Where it actually grows measured, from 196 observations
| Condition | 5th percentile | Median | 95th percentile |
|---|---|---|---|
| Coldest month, mean daily low | 7.0 °C | 11.6 °C | 17.0 °C |
| Warmest month, mean daily high | 28.0 °C | 31.3 °C | 33.9 °C |
| Annual rainfall | 605 mm | 848 mm | 1,205 mm |
| Rainfall in the driest quarter | 13 mm | 68 mm | 97 mm |
It is barely found anywhere that freezes. This is not care advice and it is not a forecast. It is a measurement: we sampled the climate at every one of the 196 research-grade observations of Brachychiton australis that carry a coordinate, and this is the range those places actually span. The 5th and 95th percentiles are used rather than the minimum and maximum, because a single cultivated specimen in a heated conservatory should not widen a tropical plant's range to the Arctic.
This is not a hardiness zone. A USDA zone is the average annual extreme minimum temperature. The figure above is the mean daily minimum of the coldest month, which is a different quantity and is typically far warmer. Reading one as the other would place a plant several zones too warm, so we do not publish a hardiness zone, because we do not have one.

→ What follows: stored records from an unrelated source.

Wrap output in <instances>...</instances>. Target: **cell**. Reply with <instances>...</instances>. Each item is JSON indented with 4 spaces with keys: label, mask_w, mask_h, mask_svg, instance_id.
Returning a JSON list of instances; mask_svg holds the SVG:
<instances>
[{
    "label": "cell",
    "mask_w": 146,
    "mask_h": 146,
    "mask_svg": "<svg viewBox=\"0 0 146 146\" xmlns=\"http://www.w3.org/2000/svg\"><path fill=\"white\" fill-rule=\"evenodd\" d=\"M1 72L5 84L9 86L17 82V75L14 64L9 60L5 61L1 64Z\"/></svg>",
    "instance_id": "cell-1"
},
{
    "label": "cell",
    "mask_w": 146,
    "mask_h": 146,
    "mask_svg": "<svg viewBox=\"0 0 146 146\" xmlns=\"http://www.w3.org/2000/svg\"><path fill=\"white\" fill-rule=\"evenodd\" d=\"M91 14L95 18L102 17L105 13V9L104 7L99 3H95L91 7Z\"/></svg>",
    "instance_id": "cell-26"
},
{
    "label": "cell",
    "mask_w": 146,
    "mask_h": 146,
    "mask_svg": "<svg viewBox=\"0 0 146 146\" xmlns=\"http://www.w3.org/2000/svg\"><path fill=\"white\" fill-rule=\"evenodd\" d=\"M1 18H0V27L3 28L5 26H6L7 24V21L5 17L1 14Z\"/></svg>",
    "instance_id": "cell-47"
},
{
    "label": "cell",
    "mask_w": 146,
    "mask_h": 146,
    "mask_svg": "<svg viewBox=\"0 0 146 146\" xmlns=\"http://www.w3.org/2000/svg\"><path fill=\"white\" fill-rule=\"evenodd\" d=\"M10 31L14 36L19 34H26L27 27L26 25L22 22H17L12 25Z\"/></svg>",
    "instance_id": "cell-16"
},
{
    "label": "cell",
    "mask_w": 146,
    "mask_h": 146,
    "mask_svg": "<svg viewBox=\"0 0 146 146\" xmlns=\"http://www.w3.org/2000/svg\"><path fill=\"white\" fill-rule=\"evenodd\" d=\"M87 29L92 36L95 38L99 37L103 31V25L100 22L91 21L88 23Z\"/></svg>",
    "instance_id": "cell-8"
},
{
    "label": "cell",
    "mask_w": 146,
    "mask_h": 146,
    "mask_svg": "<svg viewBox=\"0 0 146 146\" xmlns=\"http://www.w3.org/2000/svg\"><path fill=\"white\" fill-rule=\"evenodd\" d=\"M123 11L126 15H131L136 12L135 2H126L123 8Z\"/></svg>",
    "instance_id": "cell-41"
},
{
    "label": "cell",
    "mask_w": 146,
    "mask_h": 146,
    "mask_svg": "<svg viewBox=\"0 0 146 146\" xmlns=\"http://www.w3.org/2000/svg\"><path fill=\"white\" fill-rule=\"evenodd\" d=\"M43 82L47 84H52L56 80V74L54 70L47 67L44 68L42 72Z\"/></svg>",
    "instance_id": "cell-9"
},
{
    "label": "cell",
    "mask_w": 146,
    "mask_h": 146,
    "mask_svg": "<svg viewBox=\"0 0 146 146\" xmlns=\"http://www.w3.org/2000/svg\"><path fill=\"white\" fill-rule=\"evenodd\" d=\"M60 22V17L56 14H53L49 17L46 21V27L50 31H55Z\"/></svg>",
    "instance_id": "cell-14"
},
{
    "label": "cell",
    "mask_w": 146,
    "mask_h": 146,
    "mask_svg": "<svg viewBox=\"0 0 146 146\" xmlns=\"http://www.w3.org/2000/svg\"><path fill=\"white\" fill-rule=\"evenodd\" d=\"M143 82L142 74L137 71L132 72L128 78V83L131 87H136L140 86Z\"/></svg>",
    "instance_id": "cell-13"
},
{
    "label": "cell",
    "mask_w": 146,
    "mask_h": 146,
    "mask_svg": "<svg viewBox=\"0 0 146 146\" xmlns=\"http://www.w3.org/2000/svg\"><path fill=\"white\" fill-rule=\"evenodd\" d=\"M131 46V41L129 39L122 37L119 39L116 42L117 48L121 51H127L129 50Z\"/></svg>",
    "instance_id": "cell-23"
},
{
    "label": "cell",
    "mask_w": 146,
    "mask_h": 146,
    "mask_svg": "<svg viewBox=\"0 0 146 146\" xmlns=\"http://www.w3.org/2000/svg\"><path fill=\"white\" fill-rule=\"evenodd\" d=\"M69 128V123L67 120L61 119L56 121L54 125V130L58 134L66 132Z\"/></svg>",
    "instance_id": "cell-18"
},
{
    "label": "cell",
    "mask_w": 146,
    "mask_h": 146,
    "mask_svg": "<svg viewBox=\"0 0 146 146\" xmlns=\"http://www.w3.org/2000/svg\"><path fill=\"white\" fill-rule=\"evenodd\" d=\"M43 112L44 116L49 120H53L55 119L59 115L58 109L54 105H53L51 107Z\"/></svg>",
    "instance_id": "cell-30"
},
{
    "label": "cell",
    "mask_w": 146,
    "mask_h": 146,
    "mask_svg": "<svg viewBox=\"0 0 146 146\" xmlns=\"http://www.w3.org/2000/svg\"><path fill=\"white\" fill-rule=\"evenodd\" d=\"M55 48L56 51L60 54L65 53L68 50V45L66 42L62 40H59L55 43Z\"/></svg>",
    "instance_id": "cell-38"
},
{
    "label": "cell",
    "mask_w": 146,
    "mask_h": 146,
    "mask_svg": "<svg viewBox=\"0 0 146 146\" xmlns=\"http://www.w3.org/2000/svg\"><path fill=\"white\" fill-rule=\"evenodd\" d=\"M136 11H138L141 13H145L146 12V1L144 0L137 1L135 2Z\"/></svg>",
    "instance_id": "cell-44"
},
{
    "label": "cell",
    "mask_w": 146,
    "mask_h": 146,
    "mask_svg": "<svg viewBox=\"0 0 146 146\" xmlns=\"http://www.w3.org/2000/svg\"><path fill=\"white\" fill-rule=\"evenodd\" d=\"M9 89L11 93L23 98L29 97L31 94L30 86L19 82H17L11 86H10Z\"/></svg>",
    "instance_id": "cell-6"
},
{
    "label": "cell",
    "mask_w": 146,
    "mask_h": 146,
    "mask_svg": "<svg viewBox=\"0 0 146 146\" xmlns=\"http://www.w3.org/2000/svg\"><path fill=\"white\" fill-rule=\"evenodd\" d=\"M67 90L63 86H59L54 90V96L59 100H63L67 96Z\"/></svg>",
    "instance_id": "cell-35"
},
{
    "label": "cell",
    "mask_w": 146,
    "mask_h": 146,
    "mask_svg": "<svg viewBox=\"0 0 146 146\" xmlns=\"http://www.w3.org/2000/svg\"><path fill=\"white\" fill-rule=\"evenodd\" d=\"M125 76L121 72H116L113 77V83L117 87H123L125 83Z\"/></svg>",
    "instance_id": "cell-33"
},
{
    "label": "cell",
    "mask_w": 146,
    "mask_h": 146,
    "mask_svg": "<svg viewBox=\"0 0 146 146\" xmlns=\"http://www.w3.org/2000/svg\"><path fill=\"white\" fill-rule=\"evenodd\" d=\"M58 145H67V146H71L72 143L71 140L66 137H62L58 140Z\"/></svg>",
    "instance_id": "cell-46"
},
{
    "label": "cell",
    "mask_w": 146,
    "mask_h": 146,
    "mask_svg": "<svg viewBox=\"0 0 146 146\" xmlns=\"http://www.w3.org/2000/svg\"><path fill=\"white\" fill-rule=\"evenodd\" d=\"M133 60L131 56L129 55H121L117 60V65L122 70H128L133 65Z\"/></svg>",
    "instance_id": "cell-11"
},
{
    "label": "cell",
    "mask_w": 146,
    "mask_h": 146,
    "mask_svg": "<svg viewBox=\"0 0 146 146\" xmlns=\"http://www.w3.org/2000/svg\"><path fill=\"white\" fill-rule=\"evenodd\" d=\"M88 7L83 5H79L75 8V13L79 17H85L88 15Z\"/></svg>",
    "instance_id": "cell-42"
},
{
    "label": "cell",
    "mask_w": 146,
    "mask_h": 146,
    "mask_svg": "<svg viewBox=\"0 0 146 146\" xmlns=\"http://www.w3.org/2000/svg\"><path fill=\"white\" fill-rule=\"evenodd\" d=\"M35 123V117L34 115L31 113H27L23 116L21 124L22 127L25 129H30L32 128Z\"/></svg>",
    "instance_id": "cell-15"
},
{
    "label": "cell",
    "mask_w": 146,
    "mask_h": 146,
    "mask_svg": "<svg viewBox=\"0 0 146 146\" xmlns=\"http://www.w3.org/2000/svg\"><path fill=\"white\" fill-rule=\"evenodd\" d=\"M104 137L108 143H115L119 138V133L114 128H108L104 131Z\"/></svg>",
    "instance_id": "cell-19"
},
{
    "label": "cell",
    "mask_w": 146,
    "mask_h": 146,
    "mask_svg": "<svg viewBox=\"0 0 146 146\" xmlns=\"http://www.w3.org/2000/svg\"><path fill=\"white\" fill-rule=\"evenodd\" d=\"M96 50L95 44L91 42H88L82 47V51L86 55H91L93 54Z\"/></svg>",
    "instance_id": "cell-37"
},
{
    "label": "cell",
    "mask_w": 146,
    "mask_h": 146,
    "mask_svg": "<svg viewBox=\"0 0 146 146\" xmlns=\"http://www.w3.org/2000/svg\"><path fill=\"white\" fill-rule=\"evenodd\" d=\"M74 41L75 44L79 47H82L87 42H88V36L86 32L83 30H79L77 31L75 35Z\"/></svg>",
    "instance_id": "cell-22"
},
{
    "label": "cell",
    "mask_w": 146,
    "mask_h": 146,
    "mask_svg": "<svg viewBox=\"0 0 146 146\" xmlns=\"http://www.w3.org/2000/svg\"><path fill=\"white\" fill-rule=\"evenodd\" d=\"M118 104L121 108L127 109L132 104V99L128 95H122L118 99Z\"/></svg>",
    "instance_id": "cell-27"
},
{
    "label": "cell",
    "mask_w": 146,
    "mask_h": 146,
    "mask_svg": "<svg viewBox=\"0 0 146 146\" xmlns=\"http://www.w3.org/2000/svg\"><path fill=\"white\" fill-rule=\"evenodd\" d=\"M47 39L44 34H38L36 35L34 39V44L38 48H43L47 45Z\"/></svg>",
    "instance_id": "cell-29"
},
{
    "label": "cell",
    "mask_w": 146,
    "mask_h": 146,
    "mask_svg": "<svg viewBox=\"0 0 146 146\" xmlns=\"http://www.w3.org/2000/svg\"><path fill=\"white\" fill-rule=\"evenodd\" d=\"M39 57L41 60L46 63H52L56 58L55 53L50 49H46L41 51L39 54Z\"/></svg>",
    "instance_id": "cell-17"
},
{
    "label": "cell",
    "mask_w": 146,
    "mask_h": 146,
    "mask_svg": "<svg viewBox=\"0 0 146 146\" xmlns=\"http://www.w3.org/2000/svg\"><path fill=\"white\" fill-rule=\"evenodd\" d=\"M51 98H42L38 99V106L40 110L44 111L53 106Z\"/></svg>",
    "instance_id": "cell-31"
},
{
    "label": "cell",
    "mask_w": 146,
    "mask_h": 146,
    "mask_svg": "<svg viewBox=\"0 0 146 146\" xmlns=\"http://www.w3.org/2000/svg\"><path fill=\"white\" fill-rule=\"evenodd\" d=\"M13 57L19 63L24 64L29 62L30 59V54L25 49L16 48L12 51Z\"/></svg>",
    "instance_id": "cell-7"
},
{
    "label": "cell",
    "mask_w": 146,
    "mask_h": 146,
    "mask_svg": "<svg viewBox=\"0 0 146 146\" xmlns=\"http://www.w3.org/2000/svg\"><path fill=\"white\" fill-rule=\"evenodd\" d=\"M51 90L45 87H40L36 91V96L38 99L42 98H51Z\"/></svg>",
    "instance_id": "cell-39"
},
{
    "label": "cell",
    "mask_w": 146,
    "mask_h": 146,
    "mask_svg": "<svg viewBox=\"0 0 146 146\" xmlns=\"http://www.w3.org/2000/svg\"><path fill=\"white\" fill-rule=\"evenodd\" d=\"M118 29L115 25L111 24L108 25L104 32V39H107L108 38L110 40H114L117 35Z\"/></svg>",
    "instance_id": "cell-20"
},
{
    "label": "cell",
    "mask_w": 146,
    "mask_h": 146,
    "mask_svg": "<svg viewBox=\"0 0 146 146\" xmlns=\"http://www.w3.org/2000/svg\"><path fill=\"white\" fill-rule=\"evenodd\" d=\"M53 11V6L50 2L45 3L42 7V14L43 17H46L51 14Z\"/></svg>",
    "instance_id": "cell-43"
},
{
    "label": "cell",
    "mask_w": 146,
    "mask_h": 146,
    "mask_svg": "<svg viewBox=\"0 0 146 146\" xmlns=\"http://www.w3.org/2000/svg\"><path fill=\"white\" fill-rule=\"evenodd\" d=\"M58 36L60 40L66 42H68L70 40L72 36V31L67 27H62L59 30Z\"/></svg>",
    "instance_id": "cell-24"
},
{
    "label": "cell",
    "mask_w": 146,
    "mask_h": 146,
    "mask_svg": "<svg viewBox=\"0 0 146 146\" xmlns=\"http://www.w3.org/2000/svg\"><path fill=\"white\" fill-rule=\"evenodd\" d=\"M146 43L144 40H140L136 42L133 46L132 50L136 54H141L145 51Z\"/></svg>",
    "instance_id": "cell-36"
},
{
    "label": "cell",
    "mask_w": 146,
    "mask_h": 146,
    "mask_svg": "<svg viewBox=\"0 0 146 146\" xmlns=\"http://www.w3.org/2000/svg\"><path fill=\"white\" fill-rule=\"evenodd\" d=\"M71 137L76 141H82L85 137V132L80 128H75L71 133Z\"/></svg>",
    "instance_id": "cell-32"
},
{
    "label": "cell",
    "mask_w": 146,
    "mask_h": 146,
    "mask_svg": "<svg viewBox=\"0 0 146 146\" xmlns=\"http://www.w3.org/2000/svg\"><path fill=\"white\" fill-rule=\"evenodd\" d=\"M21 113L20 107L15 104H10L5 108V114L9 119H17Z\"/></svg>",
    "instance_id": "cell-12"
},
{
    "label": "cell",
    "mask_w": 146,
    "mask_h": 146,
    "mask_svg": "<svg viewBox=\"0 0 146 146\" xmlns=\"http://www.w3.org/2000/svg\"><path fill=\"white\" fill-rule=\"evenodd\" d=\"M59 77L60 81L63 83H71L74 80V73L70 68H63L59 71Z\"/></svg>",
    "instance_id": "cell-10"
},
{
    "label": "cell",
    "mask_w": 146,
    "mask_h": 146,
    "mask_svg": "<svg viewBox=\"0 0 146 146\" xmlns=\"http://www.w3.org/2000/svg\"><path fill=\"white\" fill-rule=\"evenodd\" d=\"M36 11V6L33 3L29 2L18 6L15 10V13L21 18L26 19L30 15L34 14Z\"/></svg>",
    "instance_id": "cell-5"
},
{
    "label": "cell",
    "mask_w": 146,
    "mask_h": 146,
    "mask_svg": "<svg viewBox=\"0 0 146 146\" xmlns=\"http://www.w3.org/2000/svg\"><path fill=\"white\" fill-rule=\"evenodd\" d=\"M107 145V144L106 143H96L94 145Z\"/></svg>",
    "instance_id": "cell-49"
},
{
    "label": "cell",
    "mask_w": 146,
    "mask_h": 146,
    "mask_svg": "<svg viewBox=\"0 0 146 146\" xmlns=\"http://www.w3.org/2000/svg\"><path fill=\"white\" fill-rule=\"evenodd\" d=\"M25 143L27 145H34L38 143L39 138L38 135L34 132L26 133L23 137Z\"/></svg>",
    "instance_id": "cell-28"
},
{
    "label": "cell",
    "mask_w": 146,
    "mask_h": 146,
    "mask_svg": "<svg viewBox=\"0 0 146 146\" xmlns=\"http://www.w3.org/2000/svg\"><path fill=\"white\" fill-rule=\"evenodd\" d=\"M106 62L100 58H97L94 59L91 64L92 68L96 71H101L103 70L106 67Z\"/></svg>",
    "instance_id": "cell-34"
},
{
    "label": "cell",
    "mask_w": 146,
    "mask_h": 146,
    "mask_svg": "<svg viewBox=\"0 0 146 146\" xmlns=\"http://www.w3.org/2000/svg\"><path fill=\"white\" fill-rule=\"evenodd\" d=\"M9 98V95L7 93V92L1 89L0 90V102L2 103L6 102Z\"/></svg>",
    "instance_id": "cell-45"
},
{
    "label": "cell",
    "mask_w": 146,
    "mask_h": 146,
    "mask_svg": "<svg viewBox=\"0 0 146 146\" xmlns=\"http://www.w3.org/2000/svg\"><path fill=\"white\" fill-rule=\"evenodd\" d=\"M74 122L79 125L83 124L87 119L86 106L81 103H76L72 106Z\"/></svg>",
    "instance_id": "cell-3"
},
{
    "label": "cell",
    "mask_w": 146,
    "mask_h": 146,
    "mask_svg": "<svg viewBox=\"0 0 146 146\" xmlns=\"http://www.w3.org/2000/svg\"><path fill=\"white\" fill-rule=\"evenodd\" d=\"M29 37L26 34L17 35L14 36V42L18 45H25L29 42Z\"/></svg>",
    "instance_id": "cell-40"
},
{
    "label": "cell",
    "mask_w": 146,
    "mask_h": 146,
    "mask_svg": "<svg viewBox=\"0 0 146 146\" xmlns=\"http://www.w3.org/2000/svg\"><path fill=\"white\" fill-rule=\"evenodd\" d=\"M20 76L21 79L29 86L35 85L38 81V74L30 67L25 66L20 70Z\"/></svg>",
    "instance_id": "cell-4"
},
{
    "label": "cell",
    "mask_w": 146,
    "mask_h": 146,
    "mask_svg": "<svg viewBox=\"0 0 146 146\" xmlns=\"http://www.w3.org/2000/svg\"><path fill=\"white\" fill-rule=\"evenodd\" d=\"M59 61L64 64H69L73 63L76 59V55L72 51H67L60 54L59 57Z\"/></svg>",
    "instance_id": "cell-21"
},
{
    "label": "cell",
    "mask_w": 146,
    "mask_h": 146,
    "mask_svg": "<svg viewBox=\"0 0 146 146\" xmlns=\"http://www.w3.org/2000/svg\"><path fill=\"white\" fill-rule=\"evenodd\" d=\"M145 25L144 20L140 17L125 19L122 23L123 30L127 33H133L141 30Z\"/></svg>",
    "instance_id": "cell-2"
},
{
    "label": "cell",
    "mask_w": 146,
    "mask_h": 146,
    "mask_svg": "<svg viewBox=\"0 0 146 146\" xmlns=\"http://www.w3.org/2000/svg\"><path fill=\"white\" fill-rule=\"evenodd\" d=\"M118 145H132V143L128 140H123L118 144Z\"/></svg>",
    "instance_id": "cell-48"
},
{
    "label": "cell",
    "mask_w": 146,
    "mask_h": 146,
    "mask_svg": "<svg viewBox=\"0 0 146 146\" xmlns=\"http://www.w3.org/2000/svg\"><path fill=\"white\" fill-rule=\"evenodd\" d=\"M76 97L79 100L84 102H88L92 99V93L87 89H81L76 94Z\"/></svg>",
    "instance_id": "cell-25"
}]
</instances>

Also published as 11 synonyms
A synonym is not an error. It is a record of botanists disagreeing, in print, about where this plant belongs. Each of these was somebody’s considered answer.
- Brachychiton australis var. typicum Terrac.
- Brachychiton platanoides R.Br.
- Brachychiton trichosiphon (Benth.) Ewart & O.B.Davies
- Clompanus australis (Schott & Endl.) Kuntze
- Sterculia australis (Schott & Endl.) Druce
- Sterculia australis var. acuminata Domin
- Sterculia australis var. dietrichiae Domin
- Sterculia australis var. genuina Domin
- Sterculia platanoides Schltr.
- Sterculia trichosiphon Benth.
- Trichosiphon australe Schott & Endl.
Sourcesevery claim on this page
- World Flora Online Plant List. accepted name, authority, classification. CC0. Retrieved 2026-07-12.
- iNaturalist. photographs and flowering annotations, CC0 / CC BY / CC BY-SA only. per photograph. Retrieved 2026-06-27.
- Kew, World Checklist of Vascular Plants (WCVP v16). native distribution by TDWG level-3 botanical country, and life form. CC BY 3.0. Retrieved 2026-06-04.
We publish what we can source and we say so when we cannot. This page has no care advice and no toxicity claim, because we do not yet have those from a source we can cite.